━━ Material provided ━━

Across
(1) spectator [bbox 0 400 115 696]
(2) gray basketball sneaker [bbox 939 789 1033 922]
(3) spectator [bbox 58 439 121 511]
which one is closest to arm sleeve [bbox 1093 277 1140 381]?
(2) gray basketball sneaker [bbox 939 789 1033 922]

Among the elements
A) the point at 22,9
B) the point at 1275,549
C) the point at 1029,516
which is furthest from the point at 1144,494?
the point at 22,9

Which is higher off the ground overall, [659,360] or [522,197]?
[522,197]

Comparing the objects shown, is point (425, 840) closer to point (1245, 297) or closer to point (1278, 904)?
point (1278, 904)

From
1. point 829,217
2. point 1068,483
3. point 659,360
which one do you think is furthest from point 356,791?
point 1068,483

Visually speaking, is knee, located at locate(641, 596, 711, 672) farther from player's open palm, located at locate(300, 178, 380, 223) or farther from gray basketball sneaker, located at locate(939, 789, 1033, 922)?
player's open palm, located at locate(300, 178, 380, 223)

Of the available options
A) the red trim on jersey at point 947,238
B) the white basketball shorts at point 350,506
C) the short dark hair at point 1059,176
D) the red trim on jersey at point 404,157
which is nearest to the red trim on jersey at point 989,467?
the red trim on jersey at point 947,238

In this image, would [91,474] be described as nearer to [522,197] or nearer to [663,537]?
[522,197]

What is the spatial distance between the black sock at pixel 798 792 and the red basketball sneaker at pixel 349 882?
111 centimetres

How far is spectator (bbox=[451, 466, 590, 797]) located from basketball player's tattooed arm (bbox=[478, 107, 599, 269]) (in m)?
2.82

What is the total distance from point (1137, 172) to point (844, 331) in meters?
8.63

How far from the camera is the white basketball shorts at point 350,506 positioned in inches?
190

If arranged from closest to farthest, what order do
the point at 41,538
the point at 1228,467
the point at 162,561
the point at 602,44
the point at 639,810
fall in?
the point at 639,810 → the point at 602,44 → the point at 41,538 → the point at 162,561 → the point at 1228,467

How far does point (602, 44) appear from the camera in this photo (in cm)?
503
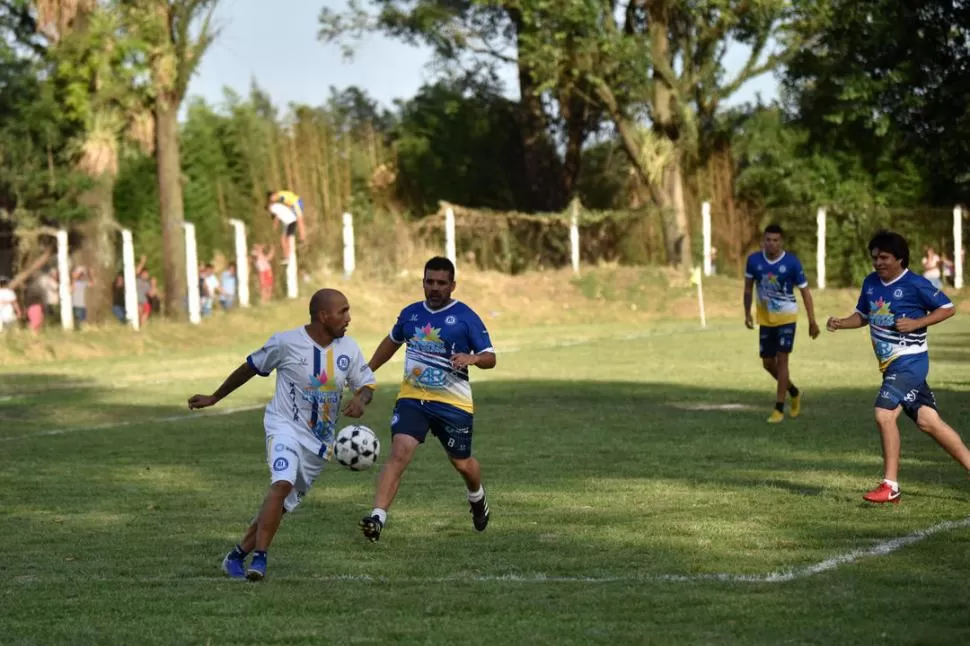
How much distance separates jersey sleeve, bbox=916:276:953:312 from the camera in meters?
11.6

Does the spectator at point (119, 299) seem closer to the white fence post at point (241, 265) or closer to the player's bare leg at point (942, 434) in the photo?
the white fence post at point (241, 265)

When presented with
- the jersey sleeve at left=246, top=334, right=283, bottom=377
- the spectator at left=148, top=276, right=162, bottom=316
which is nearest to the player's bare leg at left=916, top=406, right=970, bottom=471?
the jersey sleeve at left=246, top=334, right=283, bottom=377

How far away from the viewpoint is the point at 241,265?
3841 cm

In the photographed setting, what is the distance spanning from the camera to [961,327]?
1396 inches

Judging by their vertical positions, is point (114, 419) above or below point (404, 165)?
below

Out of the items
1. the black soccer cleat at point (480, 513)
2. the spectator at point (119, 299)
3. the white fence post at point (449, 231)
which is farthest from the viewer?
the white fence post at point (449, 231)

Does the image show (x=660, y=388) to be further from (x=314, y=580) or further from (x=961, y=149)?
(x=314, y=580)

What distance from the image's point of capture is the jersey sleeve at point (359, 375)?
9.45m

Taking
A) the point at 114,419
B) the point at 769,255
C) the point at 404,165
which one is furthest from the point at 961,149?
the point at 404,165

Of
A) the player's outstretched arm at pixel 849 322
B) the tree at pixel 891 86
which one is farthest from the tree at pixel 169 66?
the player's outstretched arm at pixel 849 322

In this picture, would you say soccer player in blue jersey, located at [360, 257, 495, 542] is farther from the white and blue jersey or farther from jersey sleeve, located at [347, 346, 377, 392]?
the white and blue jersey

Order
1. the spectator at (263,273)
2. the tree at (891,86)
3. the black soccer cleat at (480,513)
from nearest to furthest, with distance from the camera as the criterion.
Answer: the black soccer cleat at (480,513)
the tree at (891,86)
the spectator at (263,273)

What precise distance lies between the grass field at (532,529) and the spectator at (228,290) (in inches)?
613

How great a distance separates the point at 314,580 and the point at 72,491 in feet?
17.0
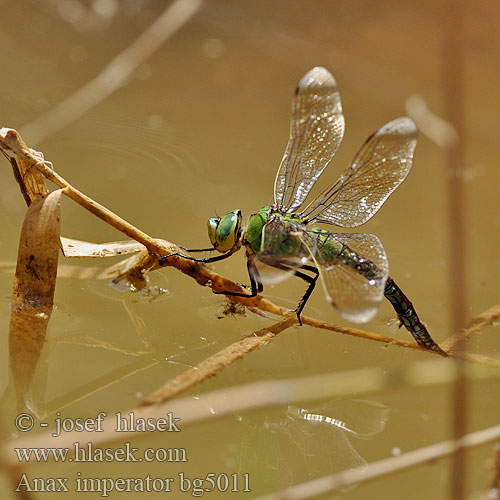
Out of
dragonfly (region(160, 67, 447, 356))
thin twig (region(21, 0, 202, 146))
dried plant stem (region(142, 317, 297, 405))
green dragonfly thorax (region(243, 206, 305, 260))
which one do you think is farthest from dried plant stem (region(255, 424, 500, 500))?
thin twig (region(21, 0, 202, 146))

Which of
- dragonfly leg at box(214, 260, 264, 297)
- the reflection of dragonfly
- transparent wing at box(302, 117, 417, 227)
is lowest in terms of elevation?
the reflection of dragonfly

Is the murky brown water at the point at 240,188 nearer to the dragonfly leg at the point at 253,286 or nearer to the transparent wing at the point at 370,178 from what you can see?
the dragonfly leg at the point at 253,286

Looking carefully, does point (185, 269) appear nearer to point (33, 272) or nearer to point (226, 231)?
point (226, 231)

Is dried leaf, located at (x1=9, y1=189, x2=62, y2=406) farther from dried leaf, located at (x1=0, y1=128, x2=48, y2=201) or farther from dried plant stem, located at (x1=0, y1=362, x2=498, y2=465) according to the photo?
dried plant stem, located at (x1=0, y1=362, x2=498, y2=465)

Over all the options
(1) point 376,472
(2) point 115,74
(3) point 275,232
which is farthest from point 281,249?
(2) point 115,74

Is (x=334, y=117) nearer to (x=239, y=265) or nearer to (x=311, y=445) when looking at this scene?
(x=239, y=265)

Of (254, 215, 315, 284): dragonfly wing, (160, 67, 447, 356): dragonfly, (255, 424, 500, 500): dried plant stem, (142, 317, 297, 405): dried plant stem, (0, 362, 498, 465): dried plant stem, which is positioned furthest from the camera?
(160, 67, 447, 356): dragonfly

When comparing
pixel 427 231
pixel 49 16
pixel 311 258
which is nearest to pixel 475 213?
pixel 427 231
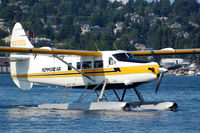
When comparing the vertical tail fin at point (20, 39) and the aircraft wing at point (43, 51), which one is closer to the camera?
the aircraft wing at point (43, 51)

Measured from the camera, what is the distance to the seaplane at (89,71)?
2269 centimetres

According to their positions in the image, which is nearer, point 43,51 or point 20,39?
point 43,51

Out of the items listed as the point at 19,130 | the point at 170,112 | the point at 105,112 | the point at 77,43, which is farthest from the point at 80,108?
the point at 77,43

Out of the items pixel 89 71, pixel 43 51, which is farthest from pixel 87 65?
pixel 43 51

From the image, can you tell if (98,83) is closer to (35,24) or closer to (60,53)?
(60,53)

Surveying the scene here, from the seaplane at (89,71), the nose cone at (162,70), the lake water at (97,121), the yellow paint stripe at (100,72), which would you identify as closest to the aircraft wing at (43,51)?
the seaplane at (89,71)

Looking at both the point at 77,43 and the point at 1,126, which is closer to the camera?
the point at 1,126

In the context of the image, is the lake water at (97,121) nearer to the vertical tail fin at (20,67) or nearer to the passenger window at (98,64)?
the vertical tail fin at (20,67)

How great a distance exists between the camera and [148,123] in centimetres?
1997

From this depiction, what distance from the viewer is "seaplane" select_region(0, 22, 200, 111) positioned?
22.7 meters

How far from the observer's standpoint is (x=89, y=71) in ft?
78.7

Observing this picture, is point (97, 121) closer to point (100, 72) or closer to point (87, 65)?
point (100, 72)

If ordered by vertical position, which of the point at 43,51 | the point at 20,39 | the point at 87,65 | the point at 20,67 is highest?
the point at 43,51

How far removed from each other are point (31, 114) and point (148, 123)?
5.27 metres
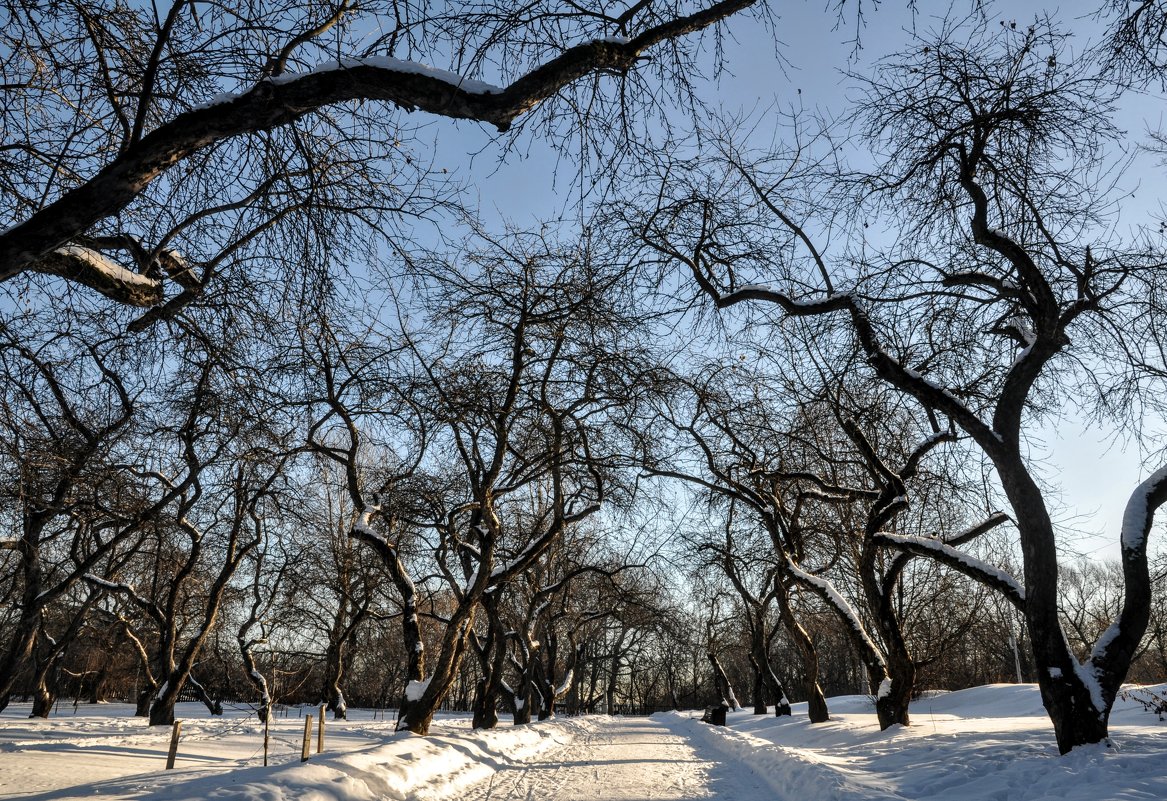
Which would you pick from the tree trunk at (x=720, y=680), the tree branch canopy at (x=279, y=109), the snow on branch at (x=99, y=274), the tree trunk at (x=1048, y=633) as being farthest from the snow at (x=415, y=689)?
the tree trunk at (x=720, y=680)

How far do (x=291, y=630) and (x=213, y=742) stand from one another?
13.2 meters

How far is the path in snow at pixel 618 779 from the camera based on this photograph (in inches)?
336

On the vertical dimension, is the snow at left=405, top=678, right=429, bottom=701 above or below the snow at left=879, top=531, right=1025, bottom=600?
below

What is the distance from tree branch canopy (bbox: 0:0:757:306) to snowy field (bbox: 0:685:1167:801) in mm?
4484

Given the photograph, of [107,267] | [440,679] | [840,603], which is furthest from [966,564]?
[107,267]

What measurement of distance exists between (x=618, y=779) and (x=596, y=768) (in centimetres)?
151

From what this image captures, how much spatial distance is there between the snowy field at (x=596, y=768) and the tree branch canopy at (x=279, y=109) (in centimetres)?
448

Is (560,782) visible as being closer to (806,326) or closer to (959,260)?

━━━

(Task statement) Give the rows from the beginning through the line containing "the point at 639,810 →" as a JSON list of strings, one string per line, leaving out blank lines.

(Output for this exercise)
[
  "Across",
  "(1) spectator [bbox 0 400 115 696]",
  "(2) gray basketball sneaker [bbox 939 789 1033 922]",
  "(3) spectator [bbox 58 439 121 511]",
  "which one is closest to arm sleeve [bbox 1093 277 1140 381]?",
  "(2) gray basketball sneaker [bbox 939 789 1033 922]",
  "Among the elements",
  "A) the point at 22,9",
  "B) the point at 1275,549",
  "C) the point at 1029,516",
  "which is furthest from the point at 1144,494?",
  "the point at 22,9",
  "Which is higher off the ground overall, [659,360] or [522,197]?",
  "[522,197]",
  "Comparing the objects shown, is point (425, 840) closer to point (1245, 297) or closer to point (1278, 904)?",
  "point (1278, 904)",
  "From",
  "1. point 829,217",
  "2. point 1068,483",
  "3. point 659,360",
  "which one do you think is furthest from point 356,791?",
  "point 1068,483",
  "Visually speaking, is knee, located at locate(641, 596, 711, 672) farther from player's open palm, located at locate(300, 178, 380, 223) or farther from gray basketball sneaker, located at locate(939, 789, 1033, 922)?",
  "player's open palm, located at locate(300, 178, 380, 223)",
  "Of the available options",
  "A) the red trim on jersey at point 947,238",
  "B) the white basketball shorts at point 350,506",
  "C) the short dark hair at point 1059,176",
  "D) the red trim on jersey at point 404,157",
  "which is nearest to the red trim on jersey at point 989,467?",
  "the red trim on jersey at point 947,238",
  "In this image, would [91,474] be described as nearer to [522,197] or nearer to [663,537]?",
  "[522,197]",
  "What is the spatial distance between the black sock at pixel 798 792 and the red basketball sneaker at pixel 349 882?",
  "111 centimetres",
  "How far is spectator (bbox=[451, 466, 590, 797]) located from basketball player's tattooed arm (bbox=[478, 107, 599, 269]) (in m)?",
  "2.82",
  "What is the total distance from point (1137, 172) to point (844, 331) in meters?",
  "8.63",
  "How far from the camera is the white basketball shorts at point 350,506 positioned in inches?",
  "190",
  "If arranged from closest to farthest, what order do",
  "the point at 41,538",
  "the point at 1228,467",
  "the point at 162,561",
  "the point at 602,44",
  "the point at 639,810",
  "fall in?",
  "the point at 639,810 → the point at 602,44 → the point at 41,538 → the point at 162,561 → the point at 1228,467"
]